### The problem:
All entries below must be written out verbatim, and the images must be dropped.

### Dataset entries:
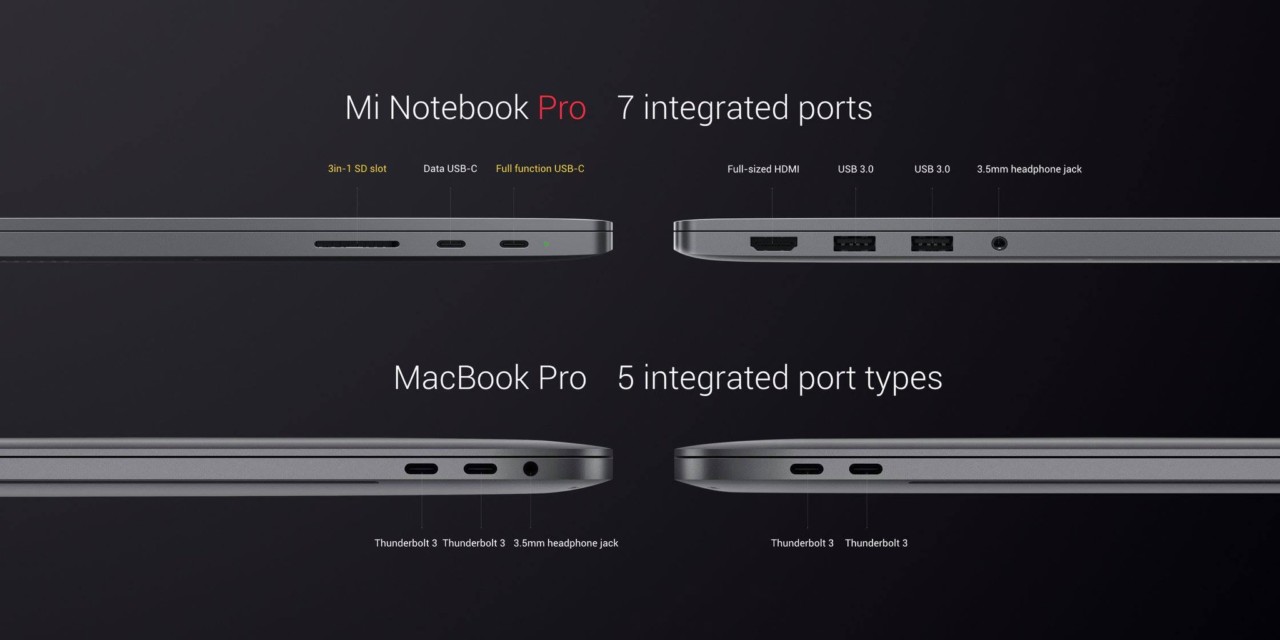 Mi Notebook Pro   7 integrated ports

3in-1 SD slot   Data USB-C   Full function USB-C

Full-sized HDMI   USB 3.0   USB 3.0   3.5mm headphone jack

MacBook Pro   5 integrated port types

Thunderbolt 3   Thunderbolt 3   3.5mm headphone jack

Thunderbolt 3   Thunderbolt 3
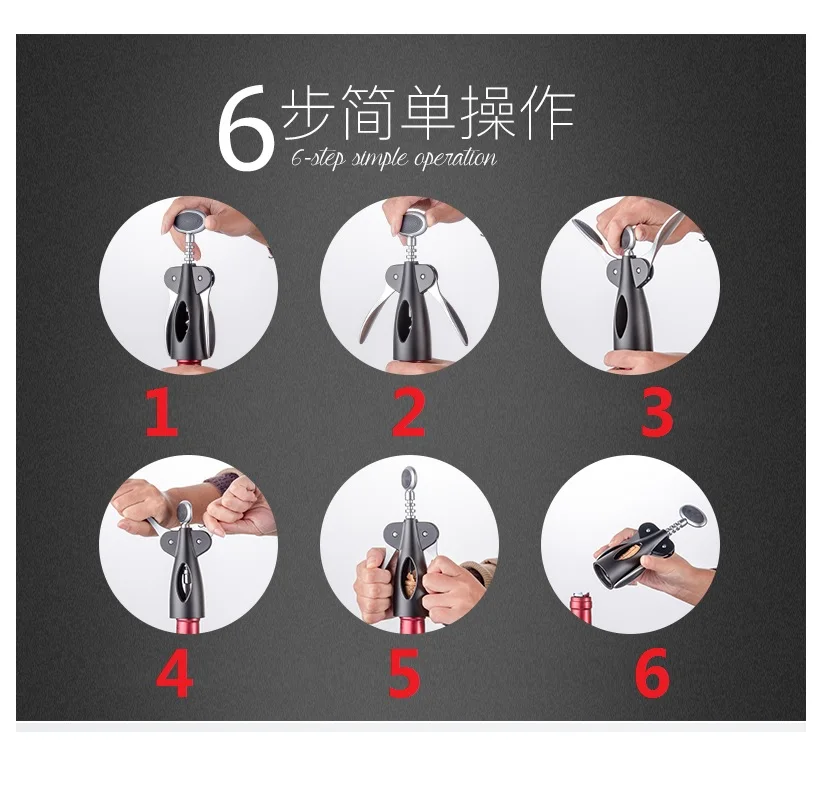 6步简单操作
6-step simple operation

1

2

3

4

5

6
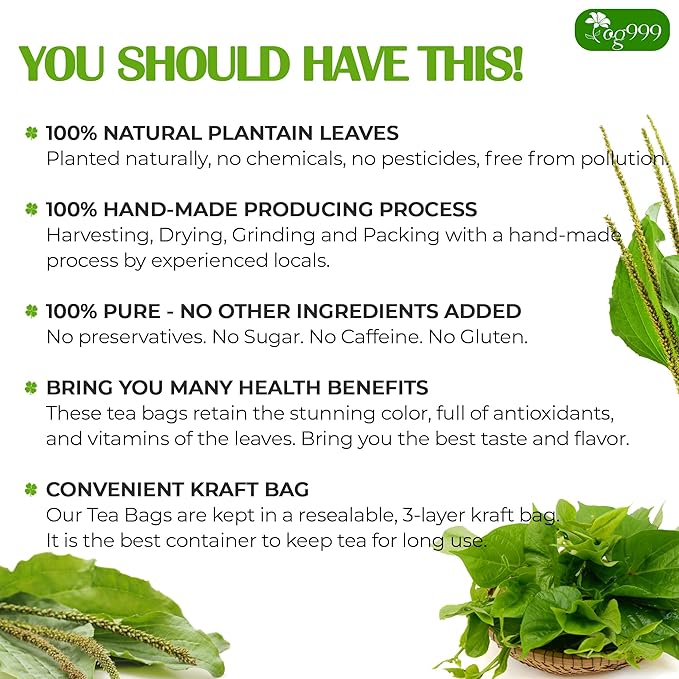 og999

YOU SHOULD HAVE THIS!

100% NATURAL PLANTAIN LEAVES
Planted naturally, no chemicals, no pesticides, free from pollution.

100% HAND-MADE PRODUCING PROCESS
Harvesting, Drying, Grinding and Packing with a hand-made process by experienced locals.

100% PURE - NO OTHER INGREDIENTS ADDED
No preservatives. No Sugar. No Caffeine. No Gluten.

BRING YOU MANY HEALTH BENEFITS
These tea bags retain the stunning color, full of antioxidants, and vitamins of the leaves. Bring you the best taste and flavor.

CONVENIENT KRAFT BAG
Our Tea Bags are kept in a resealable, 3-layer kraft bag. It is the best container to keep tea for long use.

### Expected answer:
 Mi Notebook Pro   7 integrated ports

3in-1 SD slot   Data USB-C   Full function USB-C

Full-sized HDMI   USB 3.0   USB 3.0   3.5mm headphone jack

MacBook Pro   5 integrated port types

Thunderbolt 3   Thunderbolt 3   3.5mm headphone jack

Thunderbolt 3   Thunderbolt 3
 6步简单操作
6-step simple operation

1

2

3

4

5

6
 og999

YOU SHOULD HAVE THIS!

100% NATURAL PLANTAIN LEAVES
Planted naturally, no chemicals, no pesticides, free from pollution.

100% HAND-MADE PRODUCING PROCESS
Harvesting, Drying, Grinding and Packing with a hand-made process by experienced locals.

100% PURE - NO OTHER INGREDIENTS ADDED
No preservatives. No Sugar. No Caffeine. No Gluten.

BRING YOU MANY HEALTH BENEFITS
These tea bags retain the stunning color, full of antioxidants, and vitamins of the leaves. Bring you the best taste and flavor.

CONVENIENT KRAFT BAG
Our Tea Bags are kept in a resealable, 3-layer kraft bag. It is the best container to keep tea for long use.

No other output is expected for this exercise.